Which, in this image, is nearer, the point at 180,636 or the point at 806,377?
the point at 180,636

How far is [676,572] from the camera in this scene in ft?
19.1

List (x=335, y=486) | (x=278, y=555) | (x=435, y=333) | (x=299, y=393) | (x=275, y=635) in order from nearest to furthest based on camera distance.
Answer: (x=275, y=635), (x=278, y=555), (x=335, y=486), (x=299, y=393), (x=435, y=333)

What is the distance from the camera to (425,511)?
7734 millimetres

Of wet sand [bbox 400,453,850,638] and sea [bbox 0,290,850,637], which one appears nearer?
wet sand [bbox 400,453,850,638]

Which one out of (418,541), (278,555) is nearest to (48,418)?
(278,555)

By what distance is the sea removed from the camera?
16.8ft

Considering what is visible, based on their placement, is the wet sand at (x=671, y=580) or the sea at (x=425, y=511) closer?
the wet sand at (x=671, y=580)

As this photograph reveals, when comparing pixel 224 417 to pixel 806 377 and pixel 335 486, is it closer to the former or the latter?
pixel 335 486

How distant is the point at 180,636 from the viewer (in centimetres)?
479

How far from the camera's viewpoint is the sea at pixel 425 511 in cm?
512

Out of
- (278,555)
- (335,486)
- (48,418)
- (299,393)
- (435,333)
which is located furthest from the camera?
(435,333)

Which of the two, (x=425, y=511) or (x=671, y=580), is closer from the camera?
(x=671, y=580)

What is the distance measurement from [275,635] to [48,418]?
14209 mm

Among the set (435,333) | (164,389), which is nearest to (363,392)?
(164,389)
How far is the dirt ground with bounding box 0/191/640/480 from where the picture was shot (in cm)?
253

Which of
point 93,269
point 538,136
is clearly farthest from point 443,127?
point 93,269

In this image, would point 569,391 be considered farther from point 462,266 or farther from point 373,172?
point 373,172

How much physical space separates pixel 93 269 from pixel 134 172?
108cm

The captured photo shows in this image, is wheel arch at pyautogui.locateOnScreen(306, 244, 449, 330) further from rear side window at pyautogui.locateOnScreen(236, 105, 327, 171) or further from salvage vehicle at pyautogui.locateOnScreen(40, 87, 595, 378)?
########
WRITTEN EXERCISE: Locate the line that contains "What is the distance from", then please quote it and every line after it to the end of the entries above, exactly and with nothing else.

FINAL RESULT:
What is the distance from the camera to (425,511)?
7734 millimetres

Of wet sand [bbox 400,453,850,638] and sea [bbox 0,290,850,637], which one appears nearer?
wet sand [bbox 400,453,850,638]

Which one out of (418,541), (278,555) is nearest to (48,418)?
(278,555)

By what distance is the sea removed from the camera?
16.8ft

Considering what is visible, based on their placement, is the wet sand at (x=671, y=580) or the sea at (x=425, y=511) closer?
the wet sand at (x=671, y=580)

As this photograph reveals, when comparing pixel 224 417 to pixel 806 377 and pixel 335 486, is it closer to the former or the latter?
pixel 335 486

How distant is the point at 180,636 from the viewer (in centimetres)?
479

How far from the camera's viewpoint is the sea at pixel 425 511 in cm?
512

Out of
- (278,555)
- (335,486)
- (48,418)
- (299,393)
- (435,333)
which is located furthest from the camera?
(435,333)

Which of the two, (x=425, y=511) or (x=671, y=580), is closer from the camera?
(x=671, y=580)

What is the distance measurement from [275,635] to [48,418]?
14209 mm

Among the set (435,333) | (164,389), which is nearest to (363,392)?
(164,389)
How far is the dirt ground with bounding box 0/191/640/480 from where the picture was shot (in cm)?
253

Which of
point 93,269
point 538,136
is clearly farthest from point 443,127?
point 93,269

In this image, would point 569,391 be considered farther from point 462,266 or farther from point 373,172?
point 373,172

How much physical space separates pixel 93 269 from pixel 134 172?
108cm

The captured photo shows in this image, is wheel arch at pyautogui.locateOnScreen(306, 244, 449, 330) further from rear side window at pyautogui.locateOnScreen(236, 105, 327, 171) or further from salvage vehicle at pyautogui.locateOnScreen(40, 87, 595, 378)?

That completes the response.